### Job:
Count the lines in the material below that contain the string "feathers", where case counts, and give only the number.

### Input:
[Begin]

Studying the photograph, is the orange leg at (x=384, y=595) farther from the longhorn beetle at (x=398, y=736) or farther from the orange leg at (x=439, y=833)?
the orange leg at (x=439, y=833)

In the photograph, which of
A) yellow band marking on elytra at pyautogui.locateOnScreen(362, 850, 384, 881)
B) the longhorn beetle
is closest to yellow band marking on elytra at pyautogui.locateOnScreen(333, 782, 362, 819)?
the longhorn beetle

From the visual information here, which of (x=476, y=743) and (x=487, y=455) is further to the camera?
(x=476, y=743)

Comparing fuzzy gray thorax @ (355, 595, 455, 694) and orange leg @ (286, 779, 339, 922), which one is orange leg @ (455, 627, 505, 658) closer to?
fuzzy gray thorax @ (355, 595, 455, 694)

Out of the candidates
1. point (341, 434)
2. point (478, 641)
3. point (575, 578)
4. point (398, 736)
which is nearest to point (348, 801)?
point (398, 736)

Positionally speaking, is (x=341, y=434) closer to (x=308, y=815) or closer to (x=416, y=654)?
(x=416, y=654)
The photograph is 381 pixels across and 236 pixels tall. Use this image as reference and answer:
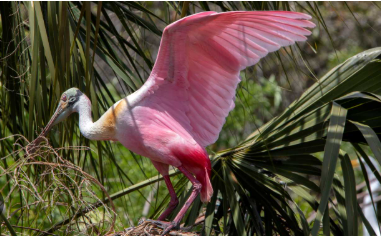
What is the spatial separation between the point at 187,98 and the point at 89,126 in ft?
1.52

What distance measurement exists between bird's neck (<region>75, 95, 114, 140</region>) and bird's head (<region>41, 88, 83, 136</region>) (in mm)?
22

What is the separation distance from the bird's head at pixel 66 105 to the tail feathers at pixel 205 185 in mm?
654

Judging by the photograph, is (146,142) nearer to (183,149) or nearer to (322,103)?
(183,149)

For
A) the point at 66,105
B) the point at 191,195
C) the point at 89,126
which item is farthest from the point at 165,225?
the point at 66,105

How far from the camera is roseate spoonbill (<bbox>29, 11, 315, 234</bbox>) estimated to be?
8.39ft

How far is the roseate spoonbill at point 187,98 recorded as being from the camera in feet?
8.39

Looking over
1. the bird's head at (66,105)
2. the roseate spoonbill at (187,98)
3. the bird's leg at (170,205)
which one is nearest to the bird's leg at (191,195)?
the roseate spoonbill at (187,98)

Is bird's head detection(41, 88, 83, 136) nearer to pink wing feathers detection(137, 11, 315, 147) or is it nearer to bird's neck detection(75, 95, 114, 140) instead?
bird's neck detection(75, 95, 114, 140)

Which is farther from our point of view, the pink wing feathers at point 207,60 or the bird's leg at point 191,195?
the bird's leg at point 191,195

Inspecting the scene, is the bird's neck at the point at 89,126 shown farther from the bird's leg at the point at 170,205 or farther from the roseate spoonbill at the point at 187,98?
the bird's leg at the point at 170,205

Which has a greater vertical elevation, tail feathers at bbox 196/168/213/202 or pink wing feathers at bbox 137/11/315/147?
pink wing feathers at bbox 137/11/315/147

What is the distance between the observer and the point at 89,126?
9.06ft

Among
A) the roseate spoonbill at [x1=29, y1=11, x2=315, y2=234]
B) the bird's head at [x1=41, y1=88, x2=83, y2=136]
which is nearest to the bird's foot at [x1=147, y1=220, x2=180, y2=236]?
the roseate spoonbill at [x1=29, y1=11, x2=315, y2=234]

[End]
[Begin]

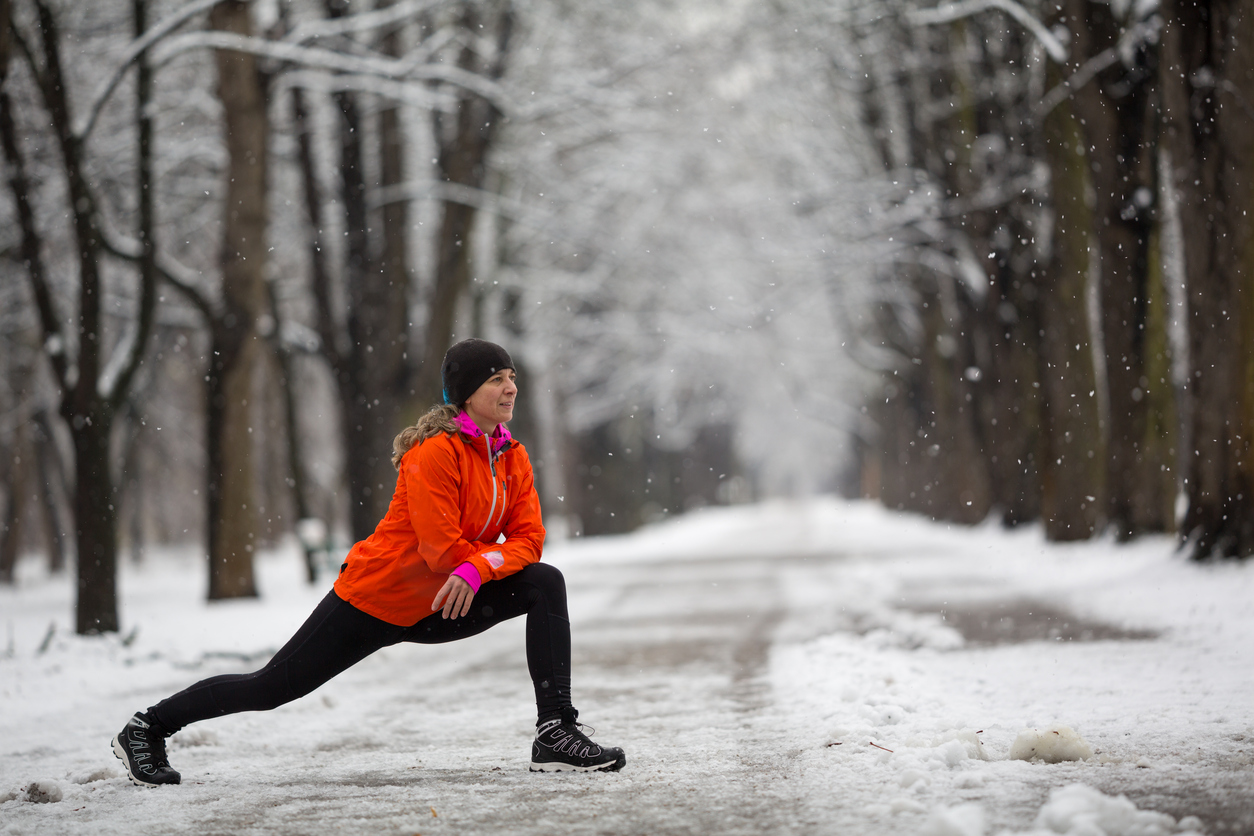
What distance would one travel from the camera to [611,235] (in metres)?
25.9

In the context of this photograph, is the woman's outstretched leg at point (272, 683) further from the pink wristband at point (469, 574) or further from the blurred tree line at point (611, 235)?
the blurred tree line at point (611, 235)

[End]
[Begin]

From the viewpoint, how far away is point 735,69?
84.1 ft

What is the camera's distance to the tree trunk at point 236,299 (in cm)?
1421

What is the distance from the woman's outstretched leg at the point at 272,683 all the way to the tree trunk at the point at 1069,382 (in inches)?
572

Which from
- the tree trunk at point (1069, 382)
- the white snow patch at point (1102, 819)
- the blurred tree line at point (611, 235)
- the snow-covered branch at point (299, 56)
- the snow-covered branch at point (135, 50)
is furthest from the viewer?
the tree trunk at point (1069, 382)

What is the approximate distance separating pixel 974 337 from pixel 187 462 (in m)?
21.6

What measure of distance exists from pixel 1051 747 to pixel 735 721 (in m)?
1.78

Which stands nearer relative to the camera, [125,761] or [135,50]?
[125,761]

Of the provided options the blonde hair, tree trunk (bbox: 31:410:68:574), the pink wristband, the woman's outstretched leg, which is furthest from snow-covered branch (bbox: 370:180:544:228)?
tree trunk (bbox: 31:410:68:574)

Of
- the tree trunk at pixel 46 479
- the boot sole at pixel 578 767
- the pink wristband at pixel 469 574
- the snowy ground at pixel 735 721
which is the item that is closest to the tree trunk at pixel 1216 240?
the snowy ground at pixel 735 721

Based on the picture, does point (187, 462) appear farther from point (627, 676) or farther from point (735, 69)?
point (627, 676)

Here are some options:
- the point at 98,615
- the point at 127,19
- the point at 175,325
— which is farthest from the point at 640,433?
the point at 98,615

[End]

### Completed exercise:
5